• What the task asks: The response should contain all of the data below, reproduced exactly, and no pictures.

Stored data entries
Segment Open

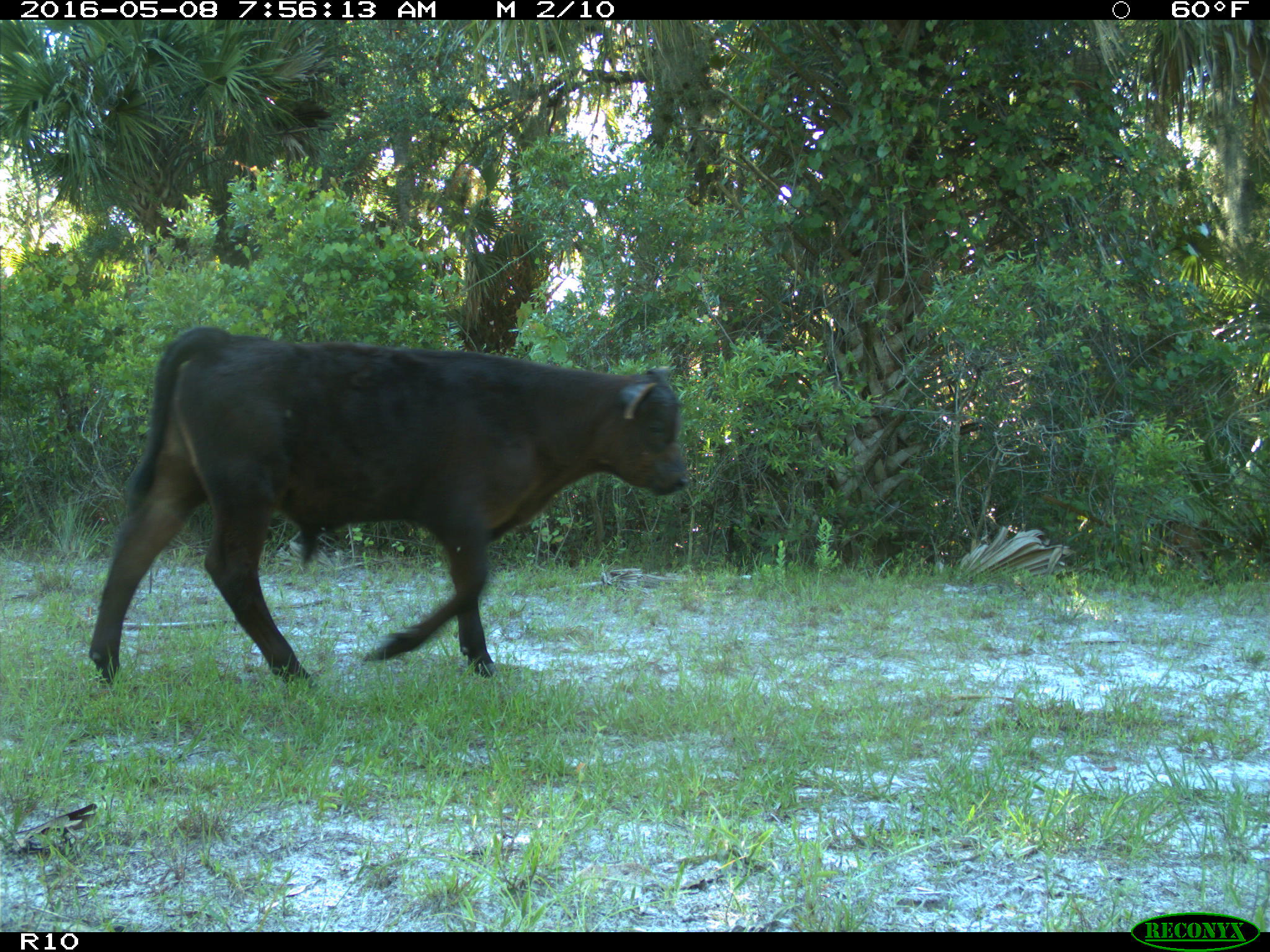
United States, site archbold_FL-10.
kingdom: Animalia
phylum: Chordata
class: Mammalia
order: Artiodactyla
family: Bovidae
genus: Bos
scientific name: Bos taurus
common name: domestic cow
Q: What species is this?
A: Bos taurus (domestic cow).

Segment Closed

• Solution for this problem:
United States, site archbold_FL-10.
kingdom: Animalia
phylum: Chordata
class: Mammalia
order: Artiodactyla
family: Bovidae
genus: Bos
scientific name: Bos taurus
common name: domestic cow
Q: What species is this?
A: Bos taurus (domestic cow).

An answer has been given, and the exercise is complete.